Ellis rahatsızlık veren hemen hemen her duygunun aşağıda belirtilen 3 temel mantıksız
inançlardan bir ya da bir den çoğu ile yakından bağlantılı olduğunu ileri sürmektedir.
6
1- “İyisini yapmalıyım ve tüm başarılarım takdir edilmeli, aksi halde işe yaramaz biri
olacağım”
2- “Bana karşı nazik, düşünceli ve adaletli olmalısın halde puan kaybedersin”
3- “Yaşama koşullarım iyi ve rahat olmalı, böylece istediğim her şeyi çok fazla çaba sarf
etmeden ve rahatsızlık duymadan elde edebilmeliyim aksi takdirde lanet bir dünyadır ve hayat
yaşamaya değmez”
TERAPÖTİK İŞLEM
TERAPÖTİK AMAÇLAR
Akılcı duygusal terapide,bir çok gelişme hastanın duygusal rahatsızlıklarını ve onları
rahatsız eden kendi davranışlarını daha gerçekçi bir yaşam felsefesi oluşturarak azaltmasıyla
devam eder ve onlara bir varış noktasına kadar rehberlik eder. Diğer önemli terapötik amaçlar
yaşamdaki yanlışlıklar için kendini ve başkalarını suçlama eğilimini azaltmayı ve gelecekteki
sorunlarla etkili bir şekilde baş etme yollarını öğretmeyi kapsar.
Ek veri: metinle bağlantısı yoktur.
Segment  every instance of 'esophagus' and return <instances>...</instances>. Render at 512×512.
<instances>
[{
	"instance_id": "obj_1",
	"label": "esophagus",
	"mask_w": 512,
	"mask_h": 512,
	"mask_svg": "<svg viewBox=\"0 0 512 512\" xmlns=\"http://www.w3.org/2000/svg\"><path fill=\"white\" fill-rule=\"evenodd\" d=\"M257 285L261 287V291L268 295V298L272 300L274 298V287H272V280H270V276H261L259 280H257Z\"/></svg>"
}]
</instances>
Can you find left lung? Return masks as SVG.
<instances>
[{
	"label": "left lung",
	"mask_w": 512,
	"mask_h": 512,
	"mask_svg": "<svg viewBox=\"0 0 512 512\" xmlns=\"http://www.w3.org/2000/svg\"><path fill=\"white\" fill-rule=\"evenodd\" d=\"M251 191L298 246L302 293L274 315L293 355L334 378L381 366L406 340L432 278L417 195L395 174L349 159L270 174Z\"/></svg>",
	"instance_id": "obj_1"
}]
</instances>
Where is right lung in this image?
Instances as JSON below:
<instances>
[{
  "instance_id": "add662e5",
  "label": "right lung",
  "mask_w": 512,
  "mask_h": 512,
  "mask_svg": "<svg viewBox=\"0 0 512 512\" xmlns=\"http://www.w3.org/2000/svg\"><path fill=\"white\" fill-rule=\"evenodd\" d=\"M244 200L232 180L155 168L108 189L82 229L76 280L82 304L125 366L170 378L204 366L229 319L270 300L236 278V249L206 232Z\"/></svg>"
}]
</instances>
REBT, insan sorunlarının felsefi köklü olduğu varsayımına dayalı felsefi yeniden
organizasyon/ değerlendirme ile uğraşır. Böylece o öncelikle semptomları gidermeyi
amaçlamaz, esas olarak bireylerin kendilerini rahatsız eden bazı temel değerleri ve özellikleri
incelemelerine ve değiştirmelerine ortam hazırlar. Eğer bir danışanın korkusu evlilikte
başarısız olma ise amaç yalnız özel korkuyu azaltmak değil bunun yerine hastadaki abartılmış
düşünce biçimlerini ve korkuları irdeleme ve yüzleşme girişimidir. REBT terapistlerinin
danışma sürecinde ulaşmak istedikleri özel amaçlar şunlardır: öz ilgi, sosyal ilgi, ilginin yönü,
hoşgörü, verimlilik, olasılıkların kabulü, özel düşünme, kesin karar, ütopist olmama,
rahatsızlıkları için sorumluluk alma (Ellis, 1979c, Aellis ve Bernard, 1986 Ellis ve Dryden
1987).
TERAPİSTİN İŞLEV İ VE ROLÜ
Detaylandırılmış amaçları başarmak için terapistin özel görevleri vardır. İlk adım
danışanlara bir çok irrasyonel / akılcı olmayan düşünce biçimlerini irdelemeyi ve olumsuz
düşünceler yerine olumlu düşünceler geliştirebilmeyi öğretmek ve bunlara sahip olduklarını
göstermektir. Danışanlar rasyonel olmayan inançlarını rasyonel olanlardan ayırt etmeyi
öğrenirler. Danışanın bu farkına varışını sağlamak için terapist danışanın aslında
sorgulamadan kabul ettiği veya yarattığı kendini rahatsız eden düşüncelere meydan okuyan
bir bilim adamı işlevi görür. Terapist teşvik eder, ikna eder ve zaman zaman danışanı bu
7
propogandaya / kışkırtmaya karşılık verecek eylemlerde bulunmaya yöneltir. Terapötik
işlemde ikinci adım danışanın farkına varma aşamasının ötesine götürür. Terapist danışana,
mantıksız düşünmeye devam ederek ve kendisini rahatsız eden anlam ve felsefeleri
tekrarlayarak, duygusal rahatsızlıklarını nasıl aktif tuttuklarını gösterir. Diğer bir deyişle
danışanlar kendilerini telkin etttikleri için davranışlarının oluşturduğu sonuçlardan
sorumludurlar. Terapist danışanlarına sadece mantıksız işlevlere / fonksiyonel olmayan
tutumlara sahip olduğunu göstermesi yeterli değildir. Çünkü bu tip danışan muhtemelen “
şimdi başarısız olma korkusuna sahip olduğumu anlıyorum ve bu korkular abartılmış olabilir
fakat halen başarısızlıktan korkuyorum “ deme durumundadır.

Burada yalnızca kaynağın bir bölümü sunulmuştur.